AMD64 still has a lot of baggage, but modern compilers generally aren’t going to issue instructions that do not perform well on modern processors, so a lot of the baggage is just sitting in microcode and never used unless you run some really old code. I suspect that a lot of AMD64 and ARM instruction streams would actually look very similar due to AMD64 compilers using the highest performance instructions to get the job done.
Actually, this cannot be any farther from the truth.
As others have said, Windows and Linux, in general are shipped with very generic libraries to cover a wide gamut of processors from much more than 10 years ago.
The compiler, although it can emit code for newer processors, is however being used to target the lowest common denominator.
AMD and Intel are generally very slow to update compilers because the old code would run on the new processors no problem.
This is one of many reasons many companies would be running their own distro so that they can extract performance out of their machines in their data centers.
Look at OpenSSL, if you want top performance on a modern machine you need to recompile so that you can take benefit of AES instructions on new processors.
Look at Linux netfilter, if you want orders of magnitude gain in performance you recompile with AVX.
This is what we do and I am certain most other big companies do.
If you use some infrastructure from Azure, They have their own distro.
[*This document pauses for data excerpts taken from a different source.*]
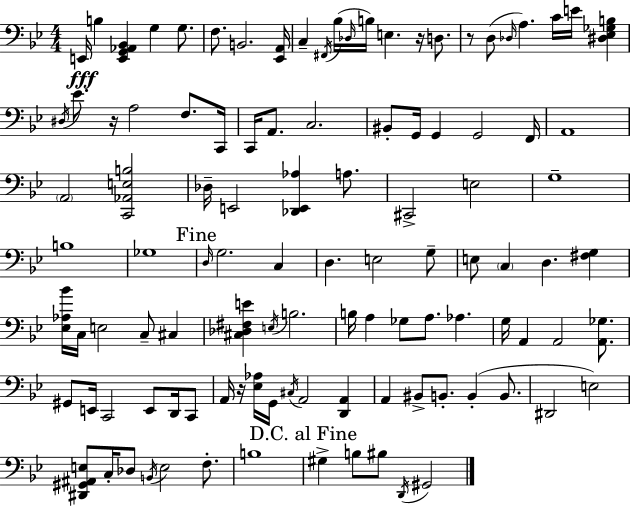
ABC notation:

X:1
T:Untitled
M:4/4
L:1/4
K:Bb
E,,/4 B, [E,,G,,_A,,_B,,] G, G,/2 F,/2 B,,2 [_E,,A,,]/4 C, ^F,,/4 _B,/4 _D,/4 B,/4 E, z/4 D,/2 z/2 D,/2 _D,/4 A, C/4 E/4 [^D,_E,_G,B,] ^D,/4 _E/2 z/4 A,2 F,/2 C,,/4 C,,/4 A,,/2 C,2 ^B,,/2 G,,/4 G,, G,,2 F,,/4 A,,4 A,,2 [C,,_A,,E,B,]2 _D,/4 E,,2 [_D,,E,,_A,] A,/2 ^C,,2 E,2 G,4 B,4 _G,4 D,/4 G,2 C, D, E,2 G,/2 E,/2 C, D, [^F,G,] [_E,_A,_B]/4 C,/4 E,2 C,/2 ^C, [^C,_D,^F,E] E,/4 B,2 B,/4 A, _G,/2 A,/2 _A, G,/4 A,, A,,2 [A,,_G,]/2 ^G,,/2 E,,/4 C,,2 E,,/2 D,,/4 C,,/2 A,,/4 z/4 [_E,_A,]/4 G,,/4 ^C,/4 A,,2 [D,,A,,] A,, ^B,,/2 B,,/2 B,, B,,/2 ^D,,2 E,2 [^D,,^G,,^A,,E,]/2 C,/4 _D,/2 B,,/4 E,2 F,/2 B,4 ^G, B,/2 ^B,/2 D,,/4 ^G,,2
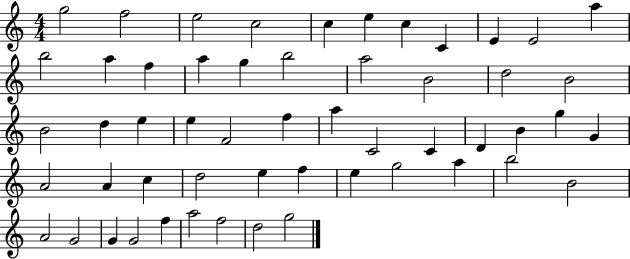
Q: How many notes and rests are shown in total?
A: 54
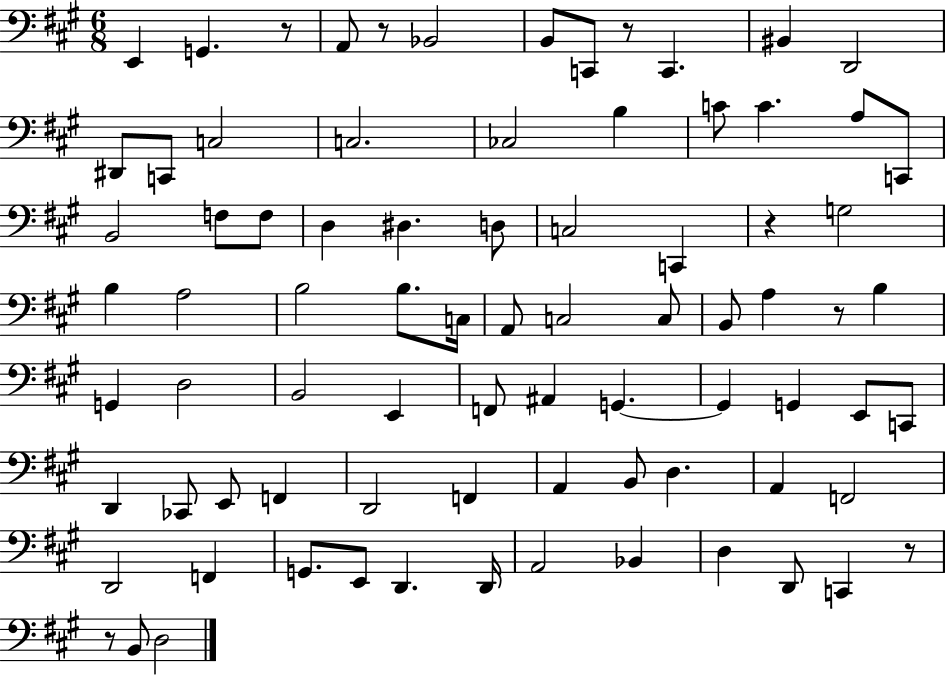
X:1
T:Untitled
M:6/8
L:1/4
K:A
E,, G,, z/2 A,,/2 z/2 _B,,2 B,,/2 C,,/2 z/2 C,, ^B,, D,,2 ^D,,/2 C,,/2 C,2 C,2 _C,2 B, C/2 C A,/2 C,,/2 B,,2 F,/2 F,/2 D, ^D, D,/2 C,2 C,, z G,2 B, A,2 B,2 B,/2 C,/4 A,,/2 C,2 C,/2 B,,/2 A, z/2 B, G,, D,2 B,,2 E,, F,,/2 ^A,, G,, G,, G,, E,,/2 C,,/2 D,, _C,,/2 E,,/2 F,, D,,2 F,, A,, B,,/2 D, A,, F,,2 D,,2 F,, G,,/2 E,,/2 D,, D,,/4 A,,2 _B,, D, D,,/2 C,, z/2 z/2 B,,/2 D,2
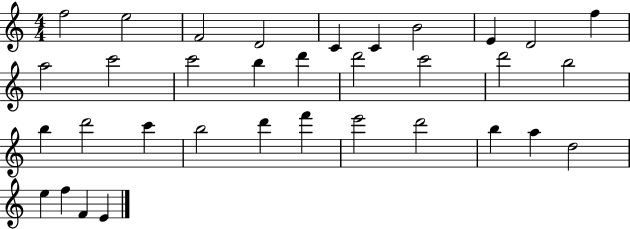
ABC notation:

X:1
T:Untitled
M:4/4
L:1/4
K:C
f2 e2 F2 D2 C C B2 E D2 f a2 c'2 c'2 b d' d'2 c'2 d'2 b2 b d'2 c' b2 d' f' e'2 d'2 b a d2 e f F E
They are not using some generic Ubuntu distro, even though if you wish you could still do.
Windows is nerfed on a next level, you cannot recompile it and you are at the mercy of Microsoft.
If you look at Android, the OEM compiles the system libraries and the kernel using highly tuned options and extract best performance out of the processor because they own the HW and the SW.
During OTA the /boot, /vendor are always updated by OEM which means best case performance. AOSP updates are also compiled by OEM and delivered via OTA to update the /system
Apps made by third party are java based and are not influenced by the compiler options.
You can bet Apple does the same. I would even go far as to suggest they would not mind nerfing old HW in order to support current products.
.NET 6 has a chance of redeeming itself if the AOT can JIT the IL code to match the native arch, but thats probably stretching it a bit too far. But nevertheless I am excited about .NET 6 AOT.
MS has to make a new OS every few years and set the minimum requirements. But then again that has never been the MO for both Windows and Linux.